30 novembre 2005

Tous les cinémas du monde-MAROC

- 27 novembre 2005- par RENAUD DE ROCHEBRUNE, ENVOYÉ SPÉCIAL À MARRAKECHÀ l'instar de Cannes, Venise ou Berlin, la belle cité marocaine veut son événement phare dédié au septième art. Ambition en passe d'être réalisée avec cette cinquième édition du Festival international du film. Lors de sa naissance mouvementée - nous étions alors au lendemain des événements de septembre 2001 qui ne favorisaient guère le lancement d'initiatives de ce type dans un pays musulman -, le Festival international du film de Marrakech (FIFM) affichait d'emblée une immense ambition : devenir rapidement non seulement le principal rendez-vous cinématographique annuel du monde arabe, mais aussi, dans le sillage de Cannes, Venise ou Berlin, l'un des très grands festivals internationaux dédiés au septième art. Alors qu'elle fêtait du 11 au 19 novembre son cinquième anniversaire, la manifestation, tout en poursuivant son apprentissage, paraissait sur la bonne voie pour réussir à terme son pari.

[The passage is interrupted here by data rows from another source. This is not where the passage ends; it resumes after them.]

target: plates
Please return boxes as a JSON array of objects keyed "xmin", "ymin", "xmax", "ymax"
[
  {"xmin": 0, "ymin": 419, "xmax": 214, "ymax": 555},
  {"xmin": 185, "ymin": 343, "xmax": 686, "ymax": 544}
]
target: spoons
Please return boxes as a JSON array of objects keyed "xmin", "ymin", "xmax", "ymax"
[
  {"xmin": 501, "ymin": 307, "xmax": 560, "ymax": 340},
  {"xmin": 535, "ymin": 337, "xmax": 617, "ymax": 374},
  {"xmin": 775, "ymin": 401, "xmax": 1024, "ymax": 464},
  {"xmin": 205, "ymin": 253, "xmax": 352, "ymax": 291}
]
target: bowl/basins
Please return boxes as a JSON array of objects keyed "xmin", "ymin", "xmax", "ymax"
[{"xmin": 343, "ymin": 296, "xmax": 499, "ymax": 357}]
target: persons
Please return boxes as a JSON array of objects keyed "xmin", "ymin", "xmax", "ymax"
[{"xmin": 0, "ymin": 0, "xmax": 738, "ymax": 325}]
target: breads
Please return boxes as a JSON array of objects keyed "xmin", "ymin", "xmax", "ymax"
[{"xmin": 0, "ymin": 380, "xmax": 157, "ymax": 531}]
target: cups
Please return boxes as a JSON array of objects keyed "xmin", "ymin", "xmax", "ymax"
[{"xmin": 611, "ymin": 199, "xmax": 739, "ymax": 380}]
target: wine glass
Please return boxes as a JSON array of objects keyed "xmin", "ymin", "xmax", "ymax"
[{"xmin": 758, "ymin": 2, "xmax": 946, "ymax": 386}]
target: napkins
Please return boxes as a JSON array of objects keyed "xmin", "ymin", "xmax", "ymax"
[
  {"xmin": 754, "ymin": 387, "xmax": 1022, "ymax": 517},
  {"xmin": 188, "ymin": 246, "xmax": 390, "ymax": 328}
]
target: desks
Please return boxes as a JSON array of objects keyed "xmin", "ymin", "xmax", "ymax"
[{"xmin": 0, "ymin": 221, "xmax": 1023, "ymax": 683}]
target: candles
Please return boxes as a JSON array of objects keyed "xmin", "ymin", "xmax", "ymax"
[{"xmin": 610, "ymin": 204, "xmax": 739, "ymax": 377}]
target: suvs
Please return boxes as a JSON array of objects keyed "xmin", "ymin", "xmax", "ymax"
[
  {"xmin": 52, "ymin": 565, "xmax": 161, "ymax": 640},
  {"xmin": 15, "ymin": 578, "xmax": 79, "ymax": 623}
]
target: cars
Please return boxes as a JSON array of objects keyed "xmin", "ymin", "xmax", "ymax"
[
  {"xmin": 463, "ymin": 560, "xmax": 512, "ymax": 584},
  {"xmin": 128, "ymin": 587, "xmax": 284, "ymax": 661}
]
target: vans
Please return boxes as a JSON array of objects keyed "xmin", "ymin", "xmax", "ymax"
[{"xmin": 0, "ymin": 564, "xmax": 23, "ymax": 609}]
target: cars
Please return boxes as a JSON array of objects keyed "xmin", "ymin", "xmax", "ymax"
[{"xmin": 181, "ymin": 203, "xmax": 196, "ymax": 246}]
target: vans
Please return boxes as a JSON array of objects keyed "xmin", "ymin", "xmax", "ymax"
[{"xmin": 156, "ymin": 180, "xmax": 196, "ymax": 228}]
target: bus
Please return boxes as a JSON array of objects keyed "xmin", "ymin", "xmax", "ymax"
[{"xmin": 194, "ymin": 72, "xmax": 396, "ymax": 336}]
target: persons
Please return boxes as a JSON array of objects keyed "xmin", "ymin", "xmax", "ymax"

Le retentissement international de l'événement a déjà été assuré depuis sa création par la venue de nombreuses célébrités du cinéma mondial dans la belle cité du Sud marocain. À cet égard, le cru 2005 ne s'inscrit pas en rupture avec les années précédentes, même si cette fois les véritables stars furent non pas des acteurs - malgré la présence de Monica Bellucci, Terence Stamp, Maggie Cheung, Hend Sabri ou Catherine Deneuve - mais des cinéastes cultes. Les cinéphiles ne s'en sont pas plaints.
Le festival rendait notamment hommage à Martin Scorsese et à Abbas Kiarostami, présentant l'essentiel de leurs oeuvres. Une occasion rare de découvrir, par exemple, que l'auteur de Taxi Driver n'a pas fait ses premières armes cinématographiques, comme on le pense en général, avec Mean Streets, qui le révéla en 1973, mais en 1968 avec Who's that Knocking at my Door ?, un film intense en noir et blanc dans lequel il évoque déjà tous les thèmes qui hanteront ses oeuvres suivantes (la pauvreté, la solitude, la vie dans la rue du quartier new-yorkais de Little Italy où l'on côtoie autant le prolétariat que les voyous, les dérives nocturnes, la spiritualité et le poids du religieux, le démon du jeu, la mafia...). La chance, aussi, de pouvoir visionner en sus d'une intégrale de ses longs-métrages, de Mosafer (1974) à Ten (2002), un moyen-métrage du maître du cinéma iranien, On the Roads of Abbas Kiarostami, variations esthétiques et philosophiques sur le thème de la route d'une beauté et d'une intelligence à couper le souffle.
Mais c'est avant tout grâce au programme des films en compétition que le festival, plus encore qu'en 2004, a justifié on ne peut mieux cette année son label international. Nombreux sont les films qui relevaient de ce qu'on pourrait appeler le « world cinema », au sens où on a pu parler de « world music » avant que l'expression n'acquière une connotation péjorative. Le cas le plus flagrant est peut-être celui de Shatten der Zeit, film d'un réalisateur allemand, mais qui a été tourné en Inde, dans lequel les acteurs parlent le bengali et dont l'histoire - celle de deux enfants qui travaillent comme des esclaves dans une fabrique de tapis proche de Calcutta et qui se jurent un amour éternel - aurait pu fournir la matière d'un beau mélodrame classique genre Bollywood. On peut signaler aussi, dans cette catégorie, Man Push Cart, du cinéaste d'origine iranienne Ramin Bahrani, qui raconte sans jamais sombrer dans le pathos les difficultés qu'éprouve un Pakistanais, ancien chanteur à succès dans son pays, pour sortir de sa condition misérable après avoir émigré à New York où il survit en vendant du café et des beignets dans la rue. Ou encore, à un moindre degré, Kekexili (« La Patrouille sauvage »), qui évoque sur un mode épique, grâce aux images superbes du Hongkongais Lu Chuan, l'équipée tragique d'un groupe de Tibétains qui a constitué une sorte de milice écologique pour protéger une antilope rare, espèce menacée, face à des braconniers cruels et décidés. Ou même, en raison de son sujet (un mariage blanc qui tourne à la romance entre un plombier danois et une Chinoise ne parlant que le mandarin), le superbe Kinamand du Danois Henrik Ruben Genz, que beaucoup estimaient digne d'être primé.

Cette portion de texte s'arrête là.